_Article_

Showing posts with label gallery. Show all posts
Showing posts with label gallery. Show all posts

Monday, 13 May 2013

Sculptural Framing

“I’ve always been very conscious of the distance between reality and the mystery within the painting,” Wallace considers. Visit the studio and you’ll see this fascination played out in many ways in the artist’s work, from perspective to the placement of everyday objects within compositions, to the exquisite frames around some of the works, created from found objects.

“I trained myself to paint like a Renaissance painter,” Wallace explains. “I paint in very thin washes of color, building layer upon layer upon layer, and glazing. During the eighties, I was in the midst of a journey of discovery within my work. The symbolism I was using had begun to evolve, and as such so had the objects I was representing. In turn, even the way I applied the paint to the canvas was changing. When I started working more aggressively past those traditional bounds, I found that the paintings themselves had become violent - they moved faster, the colors swam, the brushstrokes vibrated. They had begun to take on a sense of movement. They started to fly off the canvas. I kept wanting to focus attention back into the painting, but I didn’t want to mute the imagery. I felt they needed to be contained somehow, and I considered how I’d frame them. I started out by simply holding up pieces of wood up to paintings to see what would work. Nothing quite made sense. I decided to build something.”

_Raw data_

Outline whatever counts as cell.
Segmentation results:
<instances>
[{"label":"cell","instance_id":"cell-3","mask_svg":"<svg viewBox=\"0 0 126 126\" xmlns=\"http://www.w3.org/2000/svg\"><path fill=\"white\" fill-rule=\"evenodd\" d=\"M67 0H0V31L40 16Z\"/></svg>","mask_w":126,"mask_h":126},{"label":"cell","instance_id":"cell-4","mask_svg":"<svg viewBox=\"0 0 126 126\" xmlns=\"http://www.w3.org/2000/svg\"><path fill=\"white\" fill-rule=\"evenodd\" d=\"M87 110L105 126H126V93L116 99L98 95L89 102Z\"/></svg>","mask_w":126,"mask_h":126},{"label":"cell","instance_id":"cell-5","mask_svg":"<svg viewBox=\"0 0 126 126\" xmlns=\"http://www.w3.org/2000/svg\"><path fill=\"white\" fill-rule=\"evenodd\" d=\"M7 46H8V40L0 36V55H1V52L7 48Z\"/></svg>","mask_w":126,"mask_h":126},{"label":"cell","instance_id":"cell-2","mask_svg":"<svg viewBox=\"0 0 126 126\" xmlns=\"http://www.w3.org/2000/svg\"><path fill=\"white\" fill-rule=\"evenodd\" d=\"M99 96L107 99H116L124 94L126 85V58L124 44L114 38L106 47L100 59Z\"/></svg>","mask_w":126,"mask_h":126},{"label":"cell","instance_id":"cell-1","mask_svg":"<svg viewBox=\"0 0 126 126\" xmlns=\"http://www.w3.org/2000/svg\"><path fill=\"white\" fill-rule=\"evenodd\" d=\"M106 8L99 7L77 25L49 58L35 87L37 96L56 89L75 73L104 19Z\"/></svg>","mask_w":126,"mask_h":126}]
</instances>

_Exercise goal_
Rewrite the post's paragraph that begins "I trained myself to paint like a Renaissance painter" in a shorter form that keeps its main facts. The entries have nothing to do with the post.

_Reply_
Wallace learned to paint like a Renaissance painter, building thin washes of color layer upon layer and glazing. In the eighties, Wallace's symbolism evolved, and so did the objects represented and the way paint went onto the canvas. Working more aggressively past traditional bounds made the paintings violent and full of movement. They moved faster, the colors swam, the brushstrokes vibrated, and they seemed to fly off the canvas. Wallace wanted to draw attention back into the paintings without muting the imagery, so they needed to be contained by frames. Holding pieces of wood up to them didn't work, so Wallace decided to build something.